* **EXERCISE**:
Pull out each line of the data below that contains the word "face".

* **DATA PROVIDED**:
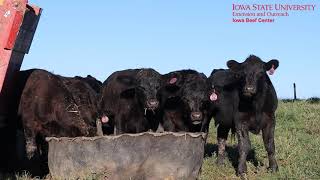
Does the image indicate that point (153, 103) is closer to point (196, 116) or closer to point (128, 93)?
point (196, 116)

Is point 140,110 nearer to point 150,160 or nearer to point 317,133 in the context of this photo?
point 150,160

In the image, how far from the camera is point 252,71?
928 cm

---

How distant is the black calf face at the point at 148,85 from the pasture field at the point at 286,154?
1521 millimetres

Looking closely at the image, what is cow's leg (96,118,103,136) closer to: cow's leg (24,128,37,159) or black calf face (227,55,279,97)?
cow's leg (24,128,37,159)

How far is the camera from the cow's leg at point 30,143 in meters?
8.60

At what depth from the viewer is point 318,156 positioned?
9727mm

* **RESPONSE**:
How distant is the black calf face at the point at 148,85 from the pasture field at the point at 286,154?
Looking closely at the image, what is cow's leg (96,118,103,136) closer to: cow's leg (24,128,37,159) or black calf face (227,55,279,97)?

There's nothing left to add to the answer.